The weekend stretched ahead of her like a featureless wilderness. She didn’t know anyone in Brid, she had no money to go anywhere and there wasn’t anywhere for her to go anyway.
She could still see Clare’s face – Clare had been her tutor, and Becca liked her. Had liked her. Kind of. But Clare was just like all the rest of them – she didn’t want to listen, she just wanted Becca out of there. ‘You must know I can’t let you go on with the course after this. You’d never— What were you thinking of?’
It had been such an easy way to make a bit of money, camming. There was her, the chat room, her webcam and her followers. The crazy thing was, she’d been good at it. You couldn’t just sit there and take your clothes off and do things. That was OK for a while, but the guys soon got bored. You had to chat, smile, be flirty, be friendly, make a bit of a joke about it sometimes, play games, be like their girlfriend. And if you got it right, the tips came in.
It wasn’t a fortune, but it meant she could run a car, have a bit of money in her pocket, pay her rent. For the first time in her life, she’d been truly independent. Online, she was Bexgirl, and Bexgirl had a very different life from Becca Armitage, college student and future child welfare officer.
Bexgirl looked at the camera with the gleam of promise in her eyes, she drank champagne – well, on camera it was mostly lemonade, but once someone had actually sent her champagne – she played with sex toys and told sexy stories.
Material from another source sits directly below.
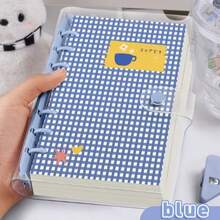 A6 Cute Plaid Transparent PVC Loose-Leaf Notebook, Detachable Loose-Leaf Diary, 120 Pages Lined/Blank Paper, Large Capacity No Sharp Edge Design, Soft Touch Planner Diary, Suitable For Middle And High School Students, Scrapbook - Plaid - View 11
Becca Armitage studied hard, didn’t have a boyfriend, went round with a group of friends to clubs and places but didn’t drink, not really, and never touched hard drugs. As for the rest of it, what Becca Armitage did in place of the sex toys, mind your own business, right?
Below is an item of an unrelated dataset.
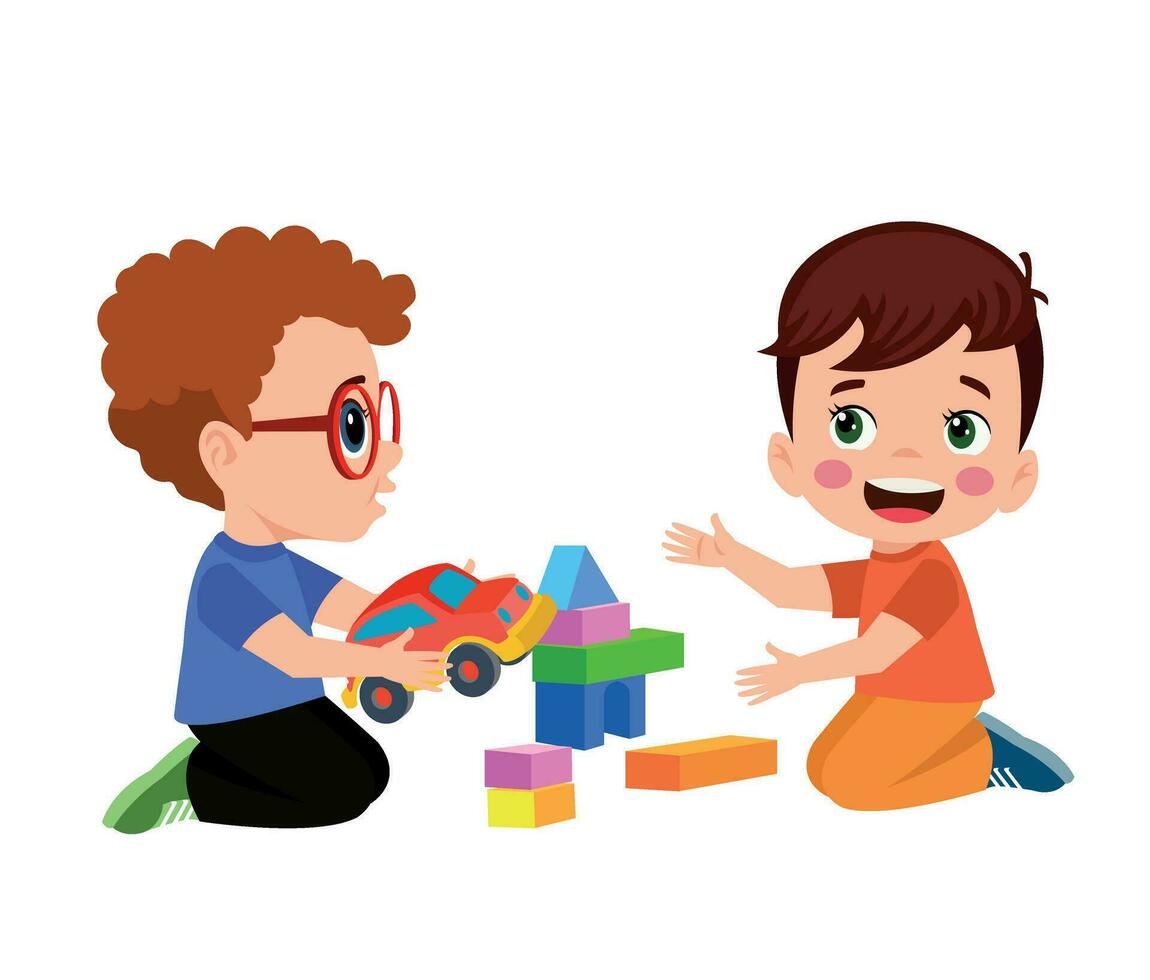 vecteur illustration de enfant en jouant avec bâtiment blocs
And then her worlds collided.
There were just two pictures. One was a screenshot from Twitter, and showed Bexgirl on a bed below a poster of urban graffiti, a riot of primary colours and the word WOW! in the centre. Her skin was dusted with sparkles. She was wearing a thong and a
camisole, two fingers tugging teasingly at the top of the thong. The bed was piled with stuffed toys. She was smiling at the camera, her tongue extended a bit to show the stud piercing it. The tweet was from Bexgirl, and it said: online and camming guys!
This wasn’t the picture that caused the trouble.
It was the second image, which showed Becca sitting on the same bed, in front of the same poster, but this time with a little girl who looked maybe six years old. They were hugging each other and were sticking their tongues out at the camera. They were both wearing shorts and sun tops with the legend Grrrl Power! across the front – Becca had bought the tops for them from the market that day.
The girl was Ruby, Ashley’s little sister. Ashley was on Becca’s course and they were – they had been – best friends. Becca had come across a fed-up Ashley dragging a screaming kid behind her. The kid was howling and Ashley was yelling at her. Becca hadn’t had much to do with little kids, but Ashley was her mate, and there was something about the kid’s crying that tugged at her.
She’d taken them both for ice cream – My treat, she’d said when Ashley grumbled about the expense. Ruby was OK after the ice cream, but Ashley kept moaning she was a pain, and she had to look after her all day, so Becca took them to a movie and then they’d gone back to Becca’s flat to have takeaway pizza. To Becca’s surprise, she’d really enjoyed it, but Ashley got a bit funny with her when Ruby started saying things like ‘I wish you were my sister.’
Just before they left, Ashley had taken the photo of the two of them sitting on the bed.
Becca saved it in her cloud file. She didn’t think anything about it, but she got hacked. First her Twitter account, then, before she realised what was happening, her cloud stuff was gone, and someone sent pictures to all her friends – and whoever did it put the camming image and the picture of Becca and Ruby together.
The same setting, the spaghetti straps on the sun tops, the tongues sticking out – it was enough. The first she knew about it was when she went into college that morning.